For Delta Airlines, Twitter isn’t just a forum for promoting their brand in the hopes that a follower will one day do business with them.
It’s also a tool to help passengers when they’re in the middle of a travel-induced crisis.
Sure, its Twitter content serves a marketing mission as well, but Delta goes beyond social marketing by providing customer service to existing, mid-flight customers.
All travelers have had a flight cancelled on them, and all know how stressful things can get when flight plans change at the last minute.
In that situation, if you’re travelling with Delta, the best forum to vent your frustration is the Twitterverse.
There, the airline has customer service representatives responding to anything sent to their @Delta or @DeltaAssist handles,
One disgruntled passenger recently tweeted “@DeltaAssist 715am LGAORD flight canceled, app won’t book me on anything till Sat, 3hr wait for a phone rep. What’s going on?”
The distress call was instantly answered: “If I can assist you in rebooking to another flight, pls follow and DM me your confirmation #. Thx. ^JH”
This is content marketing in it’s purest form — one that the airlines and other consumer-oriented companies are starting to embrace. After all, it’s more important that people actually fly Delta than simply follow them on Twitter or like them on Facebook.
Sometimes, that timely customer service can salvage an important moment in someone’s life.
Back in May, one Delta passenger who was on the way to his brother’s graduation when his flight was rerouted to another airport because of a mechanical failure with the plane. Understandably furious and a little bit scared, he took to Twitter.

- _WORK ITEM A_
Reproduce word for word the part of the Delta customer service passage that starts with the words containing "Sure, its Twitter" and finishes with "existing, mid-flight customers.".
- _WORK ITEM B_
Carry on the Delta customer service passage from the point where it stops, picking up after its final sentence.
You won't need the records that follow to do any of this.

- _EXTRACTED ENTRIES_
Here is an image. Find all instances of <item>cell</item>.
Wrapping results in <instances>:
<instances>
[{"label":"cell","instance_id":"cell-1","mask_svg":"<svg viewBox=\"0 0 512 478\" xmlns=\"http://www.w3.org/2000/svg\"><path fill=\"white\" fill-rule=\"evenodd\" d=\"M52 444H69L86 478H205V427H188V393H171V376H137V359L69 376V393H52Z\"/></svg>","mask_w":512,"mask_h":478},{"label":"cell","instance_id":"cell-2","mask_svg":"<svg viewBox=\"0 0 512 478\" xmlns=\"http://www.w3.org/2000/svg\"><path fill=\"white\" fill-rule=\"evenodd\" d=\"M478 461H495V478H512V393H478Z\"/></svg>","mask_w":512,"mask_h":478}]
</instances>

- _ANSWER AREA A_
Sure, its Twitter content serves a marketing mission as well, but Delta goes beyond social marketing by providing customer service to existing, mid-flight customers.

- _ANSWER AREA B_
Before things turned ugly, a customer service representative saw the tweet and found a way to switch his flight and get him to the graduation on time. It was a quick response that turned a potentially bad public relations moment into a good story in real time online.
This is a new kind of content that’s uniquely designed for Twitter, and Delta is all over it.
Delta’s aggressive approach to content on Twitter is very helpful for those who need it, but it doesn’t seem to be gaining much of a following.
Its 329,993 followers (about 53,000 on Delta Assist) are dwarfed by JetBlue’s 1.7 million, and the younger, hipper airline publicly states on the top of its Twitter site that it’s not there for customer service.
JetBlue’s Twitter advantage is that it is seen as an alternative way to fly and its customers are simply more likely to be engaged with social media.
American Airlines deploys a similar content strategy as Delta, and it has 375,000 followers.